## What the exercise asks:
Collect every line of the data below that contains the string "millimetres", matching case exactly.
--------------------
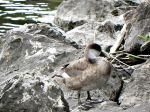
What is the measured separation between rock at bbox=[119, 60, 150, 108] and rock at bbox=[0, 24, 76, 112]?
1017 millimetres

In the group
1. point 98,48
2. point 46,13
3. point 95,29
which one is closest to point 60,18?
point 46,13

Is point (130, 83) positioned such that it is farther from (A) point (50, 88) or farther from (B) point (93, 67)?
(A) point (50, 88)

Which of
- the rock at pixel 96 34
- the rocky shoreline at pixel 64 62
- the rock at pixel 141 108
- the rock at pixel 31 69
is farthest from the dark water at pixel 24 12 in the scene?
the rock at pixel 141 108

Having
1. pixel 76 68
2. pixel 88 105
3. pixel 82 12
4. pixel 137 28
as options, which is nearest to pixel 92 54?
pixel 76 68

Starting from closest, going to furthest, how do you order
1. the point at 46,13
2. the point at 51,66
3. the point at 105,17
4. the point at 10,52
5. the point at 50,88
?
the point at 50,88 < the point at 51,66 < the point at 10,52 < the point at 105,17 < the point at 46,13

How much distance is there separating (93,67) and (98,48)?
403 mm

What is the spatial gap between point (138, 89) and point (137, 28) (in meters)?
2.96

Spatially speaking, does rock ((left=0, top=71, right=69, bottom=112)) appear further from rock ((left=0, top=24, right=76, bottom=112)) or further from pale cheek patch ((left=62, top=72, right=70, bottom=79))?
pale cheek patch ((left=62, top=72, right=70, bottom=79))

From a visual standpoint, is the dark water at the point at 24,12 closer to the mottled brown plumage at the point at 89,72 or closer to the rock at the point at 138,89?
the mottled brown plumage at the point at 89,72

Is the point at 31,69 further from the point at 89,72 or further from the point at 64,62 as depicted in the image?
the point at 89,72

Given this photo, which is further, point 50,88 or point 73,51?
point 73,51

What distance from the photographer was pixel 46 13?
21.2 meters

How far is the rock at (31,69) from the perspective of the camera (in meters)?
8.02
--------------------
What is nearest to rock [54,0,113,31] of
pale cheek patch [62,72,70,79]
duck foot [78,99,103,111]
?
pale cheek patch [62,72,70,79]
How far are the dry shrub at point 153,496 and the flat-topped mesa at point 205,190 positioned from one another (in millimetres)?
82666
--------------------
## Written solution:
1017 millimetres
How far are the dry shrub at point 153,496 and the flat-topped mesa at point 205,190 positioned from one another (in millimetres)?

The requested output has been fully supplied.